Find the roots of the following quadratic equations (if they exist) by the method of completing the square.
$\sqrt{2} x^{2}-3 x-2 \sqrt{2}=0$
We have been given that,
$\sqrt{2} x^{2}-3 x-2 \sqrt{2}=0$
Now divide throughout by $\sqrt{2}$. We get,
$x^{2}-\frac{3}{\sqrt{2}} x-2=0$
Now take the constant term to the RHS and we get
$x^{2}-\frac{3}{\sqrt{2}} x=2$
Now add square of half of co-efficient of ‘x’ on both the sides. We have,
$x^{2}-\frac{3}{\sqrt{2}} x+\left(\frac{3}{2 \sqrt{2}}\right)^{2}=\left(\frac{3}{2 \sqrt{2}}\right)^{2}+2$
$x^{2}+\left(\frac{3}{2 \sqrt{2}}\right)^{2}-2\left(\frac{3}{2 \sqrt{2}}\right) x=\frac{25}{8}$
$\left(x-\frac{3}{2 \sqrt{2}}\right)^{2}=\frac{25}{8}$
Since RHS is a positive number, therefore the roots of the equation exist.

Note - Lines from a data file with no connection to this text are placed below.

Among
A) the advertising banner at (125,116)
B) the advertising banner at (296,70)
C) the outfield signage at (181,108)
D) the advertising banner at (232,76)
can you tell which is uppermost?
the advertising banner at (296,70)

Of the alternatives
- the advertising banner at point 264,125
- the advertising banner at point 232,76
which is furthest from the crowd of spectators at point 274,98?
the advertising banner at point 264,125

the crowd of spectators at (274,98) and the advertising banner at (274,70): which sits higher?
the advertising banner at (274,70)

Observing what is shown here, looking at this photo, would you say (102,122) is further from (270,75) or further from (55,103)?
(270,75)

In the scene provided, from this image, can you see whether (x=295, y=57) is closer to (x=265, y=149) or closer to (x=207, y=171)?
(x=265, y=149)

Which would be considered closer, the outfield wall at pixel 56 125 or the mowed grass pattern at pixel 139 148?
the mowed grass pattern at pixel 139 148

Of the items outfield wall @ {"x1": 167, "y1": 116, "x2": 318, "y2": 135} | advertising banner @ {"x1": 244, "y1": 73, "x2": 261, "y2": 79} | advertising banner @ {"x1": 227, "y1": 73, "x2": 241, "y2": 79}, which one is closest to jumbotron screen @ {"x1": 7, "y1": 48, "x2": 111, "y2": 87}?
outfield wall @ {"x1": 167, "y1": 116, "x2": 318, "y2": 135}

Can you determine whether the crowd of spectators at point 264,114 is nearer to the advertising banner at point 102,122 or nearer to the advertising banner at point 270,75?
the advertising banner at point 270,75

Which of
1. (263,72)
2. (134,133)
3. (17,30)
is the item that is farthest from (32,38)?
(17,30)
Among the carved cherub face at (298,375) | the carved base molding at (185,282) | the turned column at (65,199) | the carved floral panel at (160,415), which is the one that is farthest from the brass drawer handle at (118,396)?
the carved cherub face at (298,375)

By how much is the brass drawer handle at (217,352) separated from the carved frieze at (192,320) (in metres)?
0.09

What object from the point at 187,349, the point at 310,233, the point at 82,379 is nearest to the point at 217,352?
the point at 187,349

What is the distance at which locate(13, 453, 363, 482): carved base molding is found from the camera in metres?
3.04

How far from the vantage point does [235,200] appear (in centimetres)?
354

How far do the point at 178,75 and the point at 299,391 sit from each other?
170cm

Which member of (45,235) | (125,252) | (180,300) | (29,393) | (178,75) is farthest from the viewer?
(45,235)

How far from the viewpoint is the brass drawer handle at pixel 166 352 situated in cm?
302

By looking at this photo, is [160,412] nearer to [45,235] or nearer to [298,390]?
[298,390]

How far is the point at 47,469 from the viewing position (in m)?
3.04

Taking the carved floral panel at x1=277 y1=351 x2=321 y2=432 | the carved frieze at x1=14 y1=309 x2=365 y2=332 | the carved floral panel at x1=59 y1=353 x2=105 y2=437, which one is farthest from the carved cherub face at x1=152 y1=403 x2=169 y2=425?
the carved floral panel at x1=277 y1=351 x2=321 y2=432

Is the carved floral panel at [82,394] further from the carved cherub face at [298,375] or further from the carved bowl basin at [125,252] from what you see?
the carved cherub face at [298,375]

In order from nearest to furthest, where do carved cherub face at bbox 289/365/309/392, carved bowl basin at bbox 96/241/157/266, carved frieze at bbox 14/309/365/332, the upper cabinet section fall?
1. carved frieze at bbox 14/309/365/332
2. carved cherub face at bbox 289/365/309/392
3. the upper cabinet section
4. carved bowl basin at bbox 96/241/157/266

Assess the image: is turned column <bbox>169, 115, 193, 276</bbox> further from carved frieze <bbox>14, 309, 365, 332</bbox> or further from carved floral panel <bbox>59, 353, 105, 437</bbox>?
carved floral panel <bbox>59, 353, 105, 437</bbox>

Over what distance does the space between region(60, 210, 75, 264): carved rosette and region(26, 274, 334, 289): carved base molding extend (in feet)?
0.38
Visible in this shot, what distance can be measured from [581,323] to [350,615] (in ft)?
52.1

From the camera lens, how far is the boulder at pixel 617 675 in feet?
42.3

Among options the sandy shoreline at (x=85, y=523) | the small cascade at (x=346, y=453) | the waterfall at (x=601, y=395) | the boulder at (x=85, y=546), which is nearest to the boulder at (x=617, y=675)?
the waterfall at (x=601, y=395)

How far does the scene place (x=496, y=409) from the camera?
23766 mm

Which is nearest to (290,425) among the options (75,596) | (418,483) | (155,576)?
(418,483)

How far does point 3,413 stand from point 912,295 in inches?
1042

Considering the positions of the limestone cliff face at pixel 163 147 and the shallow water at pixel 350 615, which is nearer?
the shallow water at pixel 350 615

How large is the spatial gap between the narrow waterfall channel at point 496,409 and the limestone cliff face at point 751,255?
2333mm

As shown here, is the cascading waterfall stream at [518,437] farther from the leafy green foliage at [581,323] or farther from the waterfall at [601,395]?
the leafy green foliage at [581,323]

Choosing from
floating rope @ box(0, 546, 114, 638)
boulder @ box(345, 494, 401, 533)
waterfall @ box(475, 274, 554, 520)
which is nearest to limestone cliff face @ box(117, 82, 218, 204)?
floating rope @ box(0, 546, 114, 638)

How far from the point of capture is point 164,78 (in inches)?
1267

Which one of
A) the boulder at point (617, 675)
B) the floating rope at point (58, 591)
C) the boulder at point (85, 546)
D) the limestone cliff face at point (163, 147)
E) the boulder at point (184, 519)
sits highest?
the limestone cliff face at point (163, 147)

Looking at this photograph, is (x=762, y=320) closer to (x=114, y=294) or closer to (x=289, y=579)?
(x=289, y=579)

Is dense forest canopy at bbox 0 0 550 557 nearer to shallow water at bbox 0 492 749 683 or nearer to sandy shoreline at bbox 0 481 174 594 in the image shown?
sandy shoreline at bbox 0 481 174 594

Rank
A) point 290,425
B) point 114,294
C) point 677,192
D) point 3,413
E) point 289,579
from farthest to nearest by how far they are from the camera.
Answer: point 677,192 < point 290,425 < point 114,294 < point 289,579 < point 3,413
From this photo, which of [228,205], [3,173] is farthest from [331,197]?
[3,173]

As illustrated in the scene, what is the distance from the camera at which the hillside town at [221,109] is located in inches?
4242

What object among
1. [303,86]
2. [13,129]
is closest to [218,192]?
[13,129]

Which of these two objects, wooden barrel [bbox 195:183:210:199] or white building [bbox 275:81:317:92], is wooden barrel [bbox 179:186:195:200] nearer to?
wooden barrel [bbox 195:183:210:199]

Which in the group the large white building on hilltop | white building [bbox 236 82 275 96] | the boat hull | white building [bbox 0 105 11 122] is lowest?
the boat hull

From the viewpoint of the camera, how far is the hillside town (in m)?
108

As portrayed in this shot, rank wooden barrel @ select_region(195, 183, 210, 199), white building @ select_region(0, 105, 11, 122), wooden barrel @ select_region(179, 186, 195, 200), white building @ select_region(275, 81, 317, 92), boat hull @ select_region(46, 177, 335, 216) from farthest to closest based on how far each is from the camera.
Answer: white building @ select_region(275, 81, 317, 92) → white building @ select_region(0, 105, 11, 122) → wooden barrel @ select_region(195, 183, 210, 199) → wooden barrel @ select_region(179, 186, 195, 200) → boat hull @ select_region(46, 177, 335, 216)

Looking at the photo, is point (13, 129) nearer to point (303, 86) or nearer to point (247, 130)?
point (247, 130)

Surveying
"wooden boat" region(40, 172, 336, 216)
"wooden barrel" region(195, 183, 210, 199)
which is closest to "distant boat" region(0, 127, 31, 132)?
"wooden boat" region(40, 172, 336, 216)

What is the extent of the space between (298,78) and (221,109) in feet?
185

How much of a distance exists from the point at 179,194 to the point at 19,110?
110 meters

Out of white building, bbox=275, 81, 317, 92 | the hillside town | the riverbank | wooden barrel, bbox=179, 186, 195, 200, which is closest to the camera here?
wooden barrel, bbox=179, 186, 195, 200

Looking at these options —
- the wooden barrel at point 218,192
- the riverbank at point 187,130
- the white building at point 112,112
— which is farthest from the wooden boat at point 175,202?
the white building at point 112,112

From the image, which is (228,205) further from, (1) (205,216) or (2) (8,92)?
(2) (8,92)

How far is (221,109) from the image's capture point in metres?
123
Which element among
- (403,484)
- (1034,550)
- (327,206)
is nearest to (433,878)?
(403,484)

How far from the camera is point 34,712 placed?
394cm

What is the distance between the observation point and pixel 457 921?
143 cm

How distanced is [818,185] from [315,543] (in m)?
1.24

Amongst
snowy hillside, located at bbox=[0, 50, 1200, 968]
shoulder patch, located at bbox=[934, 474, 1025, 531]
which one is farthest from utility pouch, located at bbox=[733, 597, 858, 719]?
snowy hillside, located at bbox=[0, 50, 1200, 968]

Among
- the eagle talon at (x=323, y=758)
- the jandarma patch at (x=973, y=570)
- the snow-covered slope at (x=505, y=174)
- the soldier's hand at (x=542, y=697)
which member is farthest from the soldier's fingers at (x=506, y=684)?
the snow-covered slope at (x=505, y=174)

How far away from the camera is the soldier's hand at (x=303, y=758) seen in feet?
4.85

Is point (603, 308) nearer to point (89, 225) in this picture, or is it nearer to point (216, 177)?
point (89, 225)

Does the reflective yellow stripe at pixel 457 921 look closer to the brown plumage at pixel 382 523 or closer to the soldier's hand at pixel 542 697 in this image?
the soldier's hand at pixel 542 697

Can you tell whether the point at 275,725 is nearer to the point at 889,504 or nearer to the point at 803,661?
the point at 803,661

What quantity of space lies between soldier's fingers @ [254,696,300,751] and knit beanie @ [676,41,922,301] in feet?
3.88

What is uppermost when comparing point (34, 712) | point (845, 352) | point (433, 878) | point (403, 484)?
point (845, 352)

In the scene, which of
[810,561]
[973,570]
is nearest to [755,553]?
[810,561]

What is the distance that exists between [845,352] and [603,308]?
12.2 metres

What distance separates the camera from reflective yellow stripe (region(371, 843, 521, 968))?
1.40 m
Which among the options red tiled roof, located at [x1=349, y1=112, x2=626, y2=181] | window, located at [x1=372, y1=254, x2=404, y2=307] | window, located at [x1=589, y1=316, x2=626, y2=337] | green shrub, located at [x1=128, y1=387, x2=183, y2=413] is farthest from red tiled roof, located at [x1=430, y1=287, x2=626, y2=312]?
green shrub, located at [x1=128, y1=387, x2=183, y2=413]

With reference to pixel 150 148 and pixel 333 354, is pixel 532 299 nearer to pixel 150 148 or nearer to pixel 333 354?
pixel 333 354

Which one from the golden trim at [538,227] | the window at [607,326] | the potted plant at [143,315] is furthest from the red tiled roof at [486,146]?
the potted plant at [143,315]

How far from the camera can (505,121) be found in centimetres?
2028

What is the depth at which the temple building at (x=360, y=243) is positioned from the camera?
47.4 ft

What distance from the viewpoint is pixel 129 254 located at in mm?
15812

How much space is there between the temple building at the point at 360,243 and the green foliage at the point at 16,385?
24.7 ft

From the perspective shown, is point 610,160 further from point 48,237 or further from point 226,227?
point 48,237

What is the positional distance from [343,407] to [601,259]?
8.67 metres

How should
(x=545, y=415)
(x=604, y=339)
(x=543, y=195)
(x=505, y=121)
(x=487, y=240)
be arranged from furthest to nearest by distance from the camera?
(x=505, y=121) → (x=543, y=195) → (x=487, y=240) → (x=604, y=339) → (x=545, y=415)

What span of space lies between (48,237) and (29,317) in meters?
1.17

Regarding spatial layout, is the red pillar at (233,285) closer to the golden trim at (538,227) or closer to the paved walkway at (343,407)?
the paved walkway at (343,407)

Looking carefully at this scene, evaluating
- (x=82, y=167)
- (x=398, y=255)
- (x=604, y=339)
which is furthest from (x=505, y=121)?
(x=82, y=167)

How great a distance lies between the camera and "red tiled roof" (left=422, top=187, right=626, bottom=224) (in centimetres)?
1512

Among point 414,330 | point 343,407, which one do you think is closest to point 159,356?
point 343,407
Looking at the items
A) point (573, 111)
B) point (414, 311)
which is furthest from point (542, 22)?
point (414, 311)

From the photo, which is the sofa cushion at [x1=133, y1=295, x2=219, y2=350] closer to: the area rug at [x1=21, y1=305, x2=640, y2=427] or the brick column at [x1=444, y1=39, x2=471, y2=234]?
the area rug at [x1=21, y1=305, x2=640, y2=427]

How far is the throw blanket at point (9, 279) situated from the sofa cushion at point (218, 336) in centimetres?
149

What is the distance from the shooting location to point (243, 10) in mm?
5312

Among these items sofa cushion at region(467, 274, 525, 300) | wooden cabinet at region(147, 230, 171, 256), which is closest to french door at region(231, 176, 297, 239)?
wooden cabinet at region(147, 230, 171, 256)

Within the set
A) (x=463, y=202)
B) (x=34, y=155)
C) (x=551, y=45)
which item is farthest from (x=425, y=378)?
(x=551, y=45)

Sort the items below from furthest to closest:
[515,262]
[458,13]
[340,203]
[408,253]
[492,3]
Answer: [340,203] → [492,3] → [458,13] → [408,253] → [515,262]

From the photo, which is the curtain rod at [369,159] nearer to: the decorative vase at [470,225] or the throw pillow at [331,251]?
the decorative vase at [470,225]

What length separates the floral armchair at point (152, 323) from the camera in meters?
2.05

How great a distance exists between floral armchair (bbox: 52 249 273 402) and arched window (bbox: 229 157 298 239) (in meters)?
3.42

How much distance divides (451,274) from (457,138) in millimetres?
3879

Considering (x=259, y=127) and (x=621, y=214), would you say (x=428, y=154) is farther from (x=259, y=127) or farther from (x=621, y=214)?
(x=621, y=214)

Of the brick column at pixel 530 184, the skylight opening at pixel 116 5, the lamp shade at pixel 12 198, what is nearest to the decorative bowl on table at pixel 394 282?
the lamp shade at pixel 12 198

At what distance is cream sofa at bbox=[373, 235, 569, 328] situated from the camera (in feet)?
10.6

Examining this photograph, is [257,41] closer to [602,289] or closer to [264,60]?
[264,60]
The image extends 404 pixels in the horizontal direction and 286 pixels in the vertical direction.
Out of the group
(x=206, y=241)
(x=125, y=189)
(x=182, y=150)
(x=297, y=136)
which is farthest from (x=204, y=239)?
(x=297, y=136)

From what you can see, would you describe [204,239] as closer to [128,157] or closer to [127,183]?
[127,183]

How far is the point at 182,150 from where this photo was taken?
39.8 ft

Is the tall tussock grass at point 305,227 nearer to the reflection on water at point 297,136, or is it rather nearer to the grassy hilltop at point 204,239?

So, now take the square root on both the sides and we get
$x-\frac{3}{2 \sqrt{2}}=\pm \frac{5}{2 \sqrt{2}}$
$x=\frac{3}{2 \sqrt{2}} \pm \frac{5}{2 \sqrt{2}}$
Now, we have the values of ‘x’ as
$x=\frac{3}{2 \sqrt{2}}+\frac{5}{2 \sqrt{2}}$
$=2 \sqrt{2}$
Also we have,
$x=\frac{3}{2 \sqrt{2}}-\frac{5}{2 \sqrt{2}}$
$=-\frac{1}{\sqrt{2}}$
Therefore the roots of the equation are $2 \sqrt{2}$ and $-\frac{1}{\sqrt{2}}$.